Getoonde tekst>
****************************************

Aan het eind van de wandeling ben je blij dat je klaar bent met de wandeling. Hier is een soortgelijke tred mogelijk, waarin je lichaam het instrument van het horloge overneemt.
Het mooiste moment van de start van een pelgrimage-wandeldag is dat je dan nog niet weet waar je vanavond zult zijn, zult eten en zult slapen. Pijnlijk (bijna elke pelgrim overkomt dat wel eens) is het dan dat je na enige tijd onderweg ontdekt dat je eerder vanmorgen iets hebt laten liggen waar je vannacht overnachtte. Op dat moment verstoort je plotseling opgekomen onrust je wandeldag nogal. Daar begint voor jou dan het moment van oefenen.

2. Loslaten
Loslaten van allerlei zaken kun je onderweg tijdens je tocht oefenen en leren, bijvoorbeeld waar het gaat om je vaste gewoonten. De wandeltocht is een confrontatie met de gewoonten waarin je vast zit. Bijvoorbeeld: je krant ligt ’s morgens niet voor je klaar op de deurmat.
We zitten ook vast in allerlei overtuigingen/opvattingen. Nietzsche zei: als je mijn (korte) teksten leest om kant en klare oplossingen te krijgen, kom je bedrogen uit.
Je mag ook geen haast hebben; kijk bijvoorbeeld bij het lezen van een boek niet meer hoeveel bladzijden van het boek je nog moet lezen.
Ten derde moet je niet je eigen Bildung/opvattingen tussenbeiden brengen. Kritisch lezen betekent: laat de tekst van een ander iets tegen jou zeggen waar je het niet mee eens bent, kortom gebruik de tekst van die ander om te beoordelen wat je eigen opvattingen zijn.

****************************************

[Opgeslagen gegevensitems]
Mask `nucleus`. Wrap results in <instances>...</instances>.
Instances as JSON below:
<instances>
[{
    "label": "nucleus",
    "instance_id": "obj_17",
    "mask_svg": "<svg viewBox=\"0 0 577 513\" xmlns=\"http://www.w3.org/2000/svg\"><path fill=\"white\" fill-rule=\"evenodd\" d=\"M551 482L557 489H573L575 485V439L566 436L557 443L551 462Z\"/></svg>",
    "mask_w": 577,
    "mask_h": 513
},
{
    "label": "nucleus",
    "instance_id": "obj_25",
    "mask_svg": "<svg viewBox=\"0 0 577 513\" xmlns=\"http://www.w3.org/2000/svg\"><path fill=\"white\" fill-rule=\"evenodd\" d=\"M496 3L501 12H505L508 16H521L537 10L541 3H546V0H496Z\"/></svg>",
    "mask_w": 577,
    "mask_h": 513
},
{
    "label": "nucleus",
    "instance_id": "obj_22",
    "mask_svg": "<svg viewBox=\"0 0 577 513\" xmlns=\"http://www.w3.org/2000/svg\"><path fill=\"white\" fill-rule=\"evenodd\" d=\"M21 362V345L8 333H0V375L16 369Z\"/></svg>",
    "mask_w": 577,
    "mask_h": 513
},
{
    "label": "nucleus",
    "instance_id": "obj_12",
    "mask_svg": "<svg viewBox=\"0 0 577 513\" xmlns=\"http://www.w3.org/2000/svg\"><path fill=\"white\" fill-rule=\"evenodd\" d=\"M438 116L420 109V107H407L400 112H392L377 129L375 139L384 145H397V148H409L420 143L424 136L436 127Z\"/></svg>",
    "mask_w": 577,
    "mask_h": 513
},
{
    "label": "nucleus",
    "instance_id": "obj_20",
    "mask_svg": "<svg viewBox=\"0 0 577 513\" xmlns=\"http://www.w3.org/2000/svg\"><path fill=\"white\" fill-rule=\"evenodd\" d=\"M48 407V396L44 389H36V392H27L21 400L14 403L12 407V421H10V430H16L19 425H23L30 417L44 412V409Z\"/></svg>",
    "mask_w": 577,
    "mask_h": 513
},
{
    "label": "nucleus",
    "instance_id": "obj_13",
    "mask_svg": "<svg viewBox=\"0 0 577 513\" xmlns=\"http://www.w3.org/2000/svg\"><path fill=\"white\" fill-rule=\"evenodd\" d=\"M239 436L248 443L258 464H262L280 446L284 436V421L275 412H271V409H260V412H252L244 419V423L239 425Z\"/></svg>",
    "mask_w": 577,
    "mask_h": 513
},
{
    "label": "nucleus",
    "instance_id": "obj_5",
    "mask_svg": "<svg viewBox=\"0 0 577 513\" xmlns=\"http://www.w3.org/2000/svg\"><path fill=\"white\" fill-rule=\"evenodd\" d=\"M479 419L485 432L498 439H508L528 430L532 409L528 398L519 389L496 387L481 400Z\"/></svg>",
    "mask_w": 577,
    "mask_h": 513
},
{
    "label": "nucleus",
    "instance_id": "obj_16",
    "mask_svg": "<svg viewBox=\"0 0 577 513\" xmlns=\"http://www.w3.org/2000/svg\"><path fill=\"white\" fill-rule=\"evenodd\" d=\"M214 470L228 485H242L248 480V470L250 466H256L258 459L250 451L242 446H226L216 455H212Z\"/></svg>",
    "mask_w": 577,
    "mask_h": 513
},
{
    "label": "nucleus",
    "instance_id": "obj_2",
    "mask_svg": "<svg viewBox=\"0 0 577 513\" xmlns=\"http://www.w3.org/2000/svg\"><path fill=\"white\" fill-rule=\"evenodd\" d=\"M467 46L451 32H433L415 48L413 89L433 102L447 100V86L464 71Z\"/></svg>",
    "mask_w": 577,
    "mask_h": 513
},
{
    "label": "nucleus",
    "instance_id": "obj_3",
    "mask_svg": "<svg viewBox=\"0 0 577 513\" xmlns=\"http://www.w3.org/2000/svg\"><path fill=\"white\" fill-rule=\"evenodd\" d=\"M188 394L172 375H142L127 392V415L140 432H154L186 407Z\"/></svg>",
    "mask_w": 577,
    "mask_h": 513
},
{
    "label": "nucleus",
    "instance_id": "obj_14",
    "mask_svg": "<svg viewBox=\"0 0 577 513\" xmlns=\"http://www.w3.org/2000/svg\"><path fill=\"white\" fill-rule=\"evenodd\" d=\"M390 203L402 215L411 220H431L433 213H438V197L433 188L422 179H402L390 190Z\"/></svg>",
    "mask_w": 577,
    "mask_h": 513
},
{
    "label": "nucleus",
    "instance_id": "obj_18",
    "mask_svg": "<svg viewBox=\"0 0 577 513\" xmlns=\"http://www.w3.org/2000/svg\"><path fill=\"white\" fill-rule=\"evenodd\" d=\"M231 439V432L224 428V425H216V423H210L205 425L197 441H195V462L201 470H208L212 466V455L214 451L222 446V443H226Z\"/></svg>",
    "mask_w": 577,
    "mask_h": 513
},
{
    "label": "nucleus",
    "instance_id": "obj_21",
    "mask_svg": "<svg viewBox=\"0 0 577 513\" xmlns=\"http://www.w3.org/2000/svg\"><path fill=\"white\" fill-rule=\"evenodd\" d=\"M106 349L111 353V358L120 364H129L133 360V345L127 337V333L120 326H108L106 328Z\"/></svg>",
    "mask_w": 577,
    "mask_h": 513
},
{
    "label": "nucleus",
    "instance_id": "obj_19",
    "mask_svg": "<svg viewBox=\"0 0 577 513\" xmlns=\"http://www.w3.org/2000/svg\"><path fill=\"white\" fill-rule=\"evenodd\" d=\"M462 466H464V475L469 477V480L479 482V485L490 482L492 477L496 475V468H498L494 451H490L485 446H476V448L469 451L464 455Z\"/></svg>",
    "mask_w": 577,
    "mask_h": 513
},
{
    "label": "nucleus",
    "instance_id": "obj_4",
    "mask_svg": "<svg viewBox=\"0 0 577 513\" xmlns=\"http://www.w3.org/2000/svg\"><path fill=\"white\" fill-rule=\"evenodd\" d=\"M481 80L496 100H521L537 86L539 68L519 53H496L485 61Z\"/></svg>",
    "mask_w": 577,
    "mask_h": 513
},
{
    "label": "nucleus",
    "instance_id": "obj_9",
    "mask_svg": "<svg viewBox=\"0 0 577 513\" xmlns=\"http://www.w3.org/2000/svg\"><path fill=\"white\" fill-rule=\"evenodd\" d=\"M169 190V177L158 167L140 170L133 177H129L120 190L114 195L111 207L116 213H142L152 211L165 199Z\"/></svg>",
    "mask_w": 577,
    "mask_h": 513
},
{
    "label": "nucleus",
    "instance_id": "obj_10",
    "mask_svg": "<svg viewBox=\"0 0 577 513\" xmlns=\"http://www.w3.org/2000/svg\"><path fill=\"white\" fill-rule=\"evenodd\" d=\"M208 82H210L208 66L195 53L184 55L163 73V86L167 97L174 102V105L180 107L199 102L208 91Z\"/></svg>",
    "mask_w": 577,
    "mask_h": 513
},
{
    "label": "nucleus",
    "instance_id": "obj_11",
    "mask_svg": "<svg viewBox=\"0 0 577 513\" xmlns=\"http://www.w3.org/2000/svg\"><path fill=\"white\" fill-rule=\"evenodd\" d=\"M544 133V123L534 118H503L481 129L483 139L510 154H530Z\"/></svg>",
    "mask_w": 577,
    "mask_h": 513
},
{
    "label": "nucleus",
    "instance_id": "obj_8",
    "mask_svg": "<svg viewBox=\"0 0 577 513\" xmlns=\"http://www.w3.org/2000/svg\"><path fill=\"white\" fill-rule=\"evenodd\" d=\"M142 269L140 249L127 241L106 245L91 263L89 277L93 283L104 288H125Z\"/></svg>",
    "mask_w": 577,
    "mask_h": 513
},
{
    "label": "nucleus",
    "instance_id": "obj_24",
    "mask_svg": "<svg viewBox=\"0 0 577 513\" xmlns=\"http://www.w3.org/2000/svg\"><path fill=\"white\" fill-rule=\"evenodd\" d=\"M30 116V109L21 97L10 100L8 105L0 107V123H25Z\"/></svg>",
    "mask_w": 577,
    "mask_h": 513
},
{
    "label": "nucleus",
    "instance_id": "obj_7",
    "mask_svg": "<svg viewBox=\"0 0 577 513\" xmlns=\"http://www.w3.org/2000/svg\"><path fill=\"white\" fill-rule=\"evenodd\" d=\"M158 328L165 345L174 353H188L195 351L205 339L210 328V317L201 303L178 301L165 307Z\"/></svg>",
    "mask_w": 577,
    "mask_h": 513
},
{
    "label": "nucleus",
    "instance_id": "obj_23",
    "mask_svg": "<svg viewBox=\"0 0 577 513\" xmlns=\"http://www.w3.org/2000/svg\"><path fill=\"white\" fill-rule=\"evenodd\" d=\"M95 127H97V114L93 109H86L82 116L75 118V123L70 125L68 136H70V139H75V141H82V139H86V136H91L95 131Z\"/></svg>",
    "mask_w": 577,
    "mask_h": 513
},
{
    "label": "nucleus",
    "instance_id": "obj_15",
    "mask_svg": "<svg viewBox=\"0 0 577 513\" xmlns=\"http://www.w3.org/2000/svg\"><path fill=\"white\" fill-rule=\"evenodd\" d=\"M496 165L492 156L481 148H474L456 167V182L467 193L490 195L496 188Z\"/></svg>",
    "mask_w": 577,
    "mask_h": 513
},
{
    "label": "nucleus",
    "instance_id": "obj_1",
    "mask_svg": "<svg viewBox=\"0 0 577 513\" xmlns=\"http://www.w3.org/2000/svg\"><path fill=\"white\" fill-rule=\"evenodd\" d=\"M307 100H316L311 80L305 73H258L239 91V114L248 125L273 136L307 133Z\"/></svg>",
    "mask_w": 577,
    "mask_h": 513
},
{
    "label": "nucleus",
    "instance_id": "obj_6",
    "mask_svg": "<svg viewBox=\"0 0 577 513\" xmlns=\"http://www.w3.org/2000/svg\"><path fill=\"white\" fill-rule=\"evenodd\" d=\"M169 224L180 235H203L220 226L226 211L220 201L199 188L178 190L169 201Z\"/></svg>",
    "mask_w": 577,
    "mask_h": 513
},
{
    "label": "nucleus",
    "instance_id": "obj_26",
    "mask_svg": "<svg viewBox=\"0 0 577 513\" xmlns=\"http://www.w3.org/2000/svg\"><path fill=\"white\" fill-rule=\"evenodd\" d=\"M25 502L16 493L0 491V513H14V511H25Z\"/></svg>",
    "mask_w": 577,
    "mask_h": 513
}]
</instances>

****************************************

Opdrachten>
- 1) Herschrijf het deel van de tekst over wandelen en loslaten dat opent met de woorden "Het mooiste moment" en sluit met "op de deurmat.". Vervang daarin "gewoonten" door "gebruiken".
- 2) Zet de tekst over wandelen en loslaten voort na de laatste zin.

Geschreven antwoorden>
- 1)
Het mooiste moment van de start van een pelgrimage-wandeldag is dat je dan nog niet weet waar je vanavond zult zijn, zult eten en zult slapen. Pijnlijk (bijna elke pelgrim overkomt dat wel eens) is het dan dat je na enige tijd onderweg ontdekt dat je eerder vanmorgen iets hebt laten liggen waar je vannacht overnachtte. Op dat moment verstoort je plotseling opgekomen onrust je wandeldag nogal. Daar begint voor jou dan het moment van oefenen.

2. Loslaten
Loslaten van allerlei zaken kun je onderweg tijdens je tocht oefenen en leren, bijvoorbeeld waar het gaat om je vaste gebruiken. De wandeltocht is een confrontatie met de gebruiken waarin je vast zit. Bijvoorbeeld: je krant ligt ’s morgens niet voor je klaar op de deurmat.

- 2)
De ervaring van alleen te lopen is ongelooflijk ingrijpend en insnijdend, want dan kun je ontdekken hoe die ander (je partner, echtgenoot, collega, vriendin) anders altijd om je heen is. Allééngaand (wandelend) duurt het dagen voordat  je ontdekt dat je alléén lopen ook wèrkelijk alleen lopen is. Hoe lang duurt het voordat je alle vertrouwde anderen (zoals de thuisblijvers) los hebt gelaten? Ook dan zul je steeds ontdekken dat een ander/die ene ander toch wel weer even bij je terugkomt in je gedachten. Zo wordt (en misschien blijft) wandelen een ware oefening, want het zou je ook wel eens kunnen overkomen dat jij die ander niet los kunt laten.
Waar je bent, waar je aankomt, ontdek je onderweg dat - bijvoorbeeld - dat dorp voor deze mensen het centrum van de wereld is. Je bekijkt als mens immers altijd de werkelijkheid vanuit de plek waar je op dat moment bent. Zo ligt het centrum van de wereld dus overal.

3. Vrij worden
Het maken van een pelgrimstocht is een vrijheidservaring.
Je bent al snel geneigd jezelf te binden aan de plannen die je zelf hebt gemaakt. Vrijheid en autonomie is zelfbepaling, doen wat je zelf bepaalt, en dan realiseer je je ineens dat je jezelf met het resultaat minder vrij voelt. Door zelfbepaling kun je gevangen raken in je eigen plannen.
Vrijheid zit hem in dat jou iets kan overkomen, dat iets kan gebeuren wat niet gepland is. Vrijheid impliceert de mogelijkheid dat iets gaat gebeuren dat niet afhankelijk is van je eigen plannen, met het risico dat je nu - en misschien ook straks wel - iets moet loslaten.
Met de mate waarin je vasthoudt aan wat je jezelf voorneemt, mis je de vrijheid waarin iets kan gebeuren, binnen kan komen, wat veel belangrijker is dan wat je gepland hebt. Om iets te ontdekken moet je iets loslaten, met overigens wel het risico dat het niet gaat lukken. Gedachten oproepen zal wellicht niet lukken, maar wellicht lukt het wel als je even gaat zitten suffen, maar het gevaar is dan wel dat je in slaap valt, en dan niets ontdekt.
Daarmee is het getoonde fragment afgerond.